**Problem details:** The required output is every line from the one containing "Man is working" through the last line of the listing below, copied exactly, pictures excluded.

**Stored data:**

========================================================================

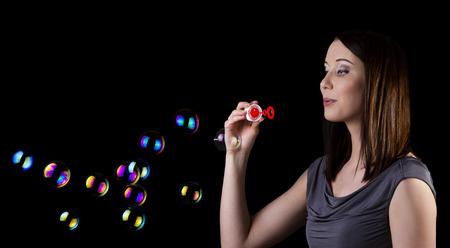 Attractive young brunette blowing bubbles, isolated on black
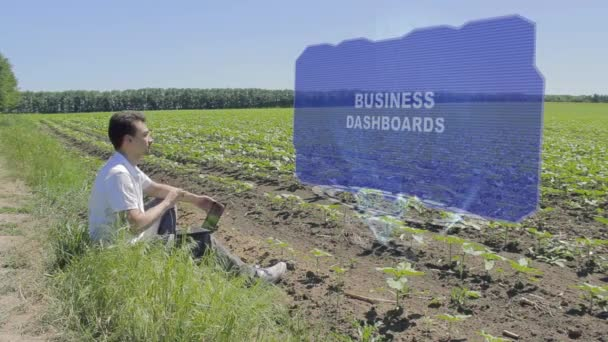 Man is working on HUD holographic display with text Business dashboards on the edge of the field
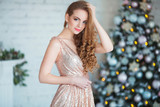 Holidays, celebration and people concept - young woman in elegant dress over christmas interior background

========================================================================

**Answer section:**
 Man is working on HUD holographic display with text Business dashboards on the edge of the field
 Holidays, celebration and people concept - young woman in elegant dress over christmas interior background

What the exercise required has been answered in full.